Attachment #82421 - Flags: needs-work+
Comment on attachment 82421 [details] [diff] [review] Patch v 1.1 Re: comment 9: > |gContentListCount| is not guaranteed to be in sync with what is in the HT. It need not be. I just wanted to make sure we called finish() on the hashtable before shutdown.. think of it as a poor man's shutdown observer... :) David's comments supercede this, in any case. > Are there any users of the other constructors? There are, but I'm not sure I want to define multiple overloaded copies of this function most of which will do nothing but call the constructor. Also, note that this is not exactly a factory function because it does not addref the out param, hence it not being called NS_New*. > Why is the first one removed unconditionnally and the second one isn't? Because there is no reason to RemoveFromHashtable() in the case when our hash key is not going to change? On the other hand, removing ourselves in the destructor is a must -- the hash table holds no reference and we want to avoid stale pointers here. > In the first one, what happens in the case of a shared list Absolutely nothing. As long as _someone_'s holding a reference to the nsContentList (these are refcounted, btw) the destructor is not going to be called. If the destructor is being called that means no one is holding a reference to the content list anymore. Good call on the inline thing. Re: Comment 10 and comment 11: Ooh. Nice. :) Updated patch coming up.
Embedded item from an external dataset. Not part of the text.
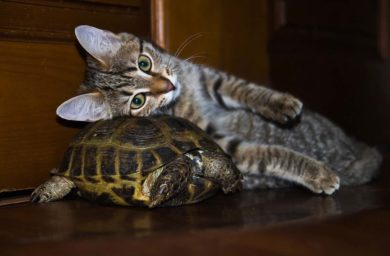 Котёнок и черепаха: видео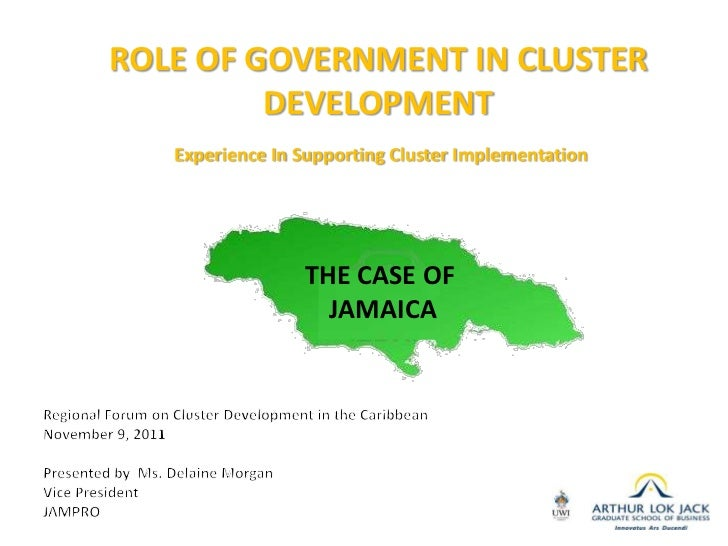 ROLE OF GOVERNMENT IN CLUSTER              DEVELOPMENT             Experience In Supporting Cluster Implementation        ...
Attachment #82421 - Flags: needs-work+
Attached patch Patch v 1.2 (obsolete) (deleted) — Splinter Review
Changes: Address David's comments, using the nsContentList as the key. Use .ops to test whether the table is initialized and .entryCount to decide when to finish the table. Move all the hash-addition code to NS_GetContentList, so people who want to use the hashtable can call that and people who don't can use the raw |new|.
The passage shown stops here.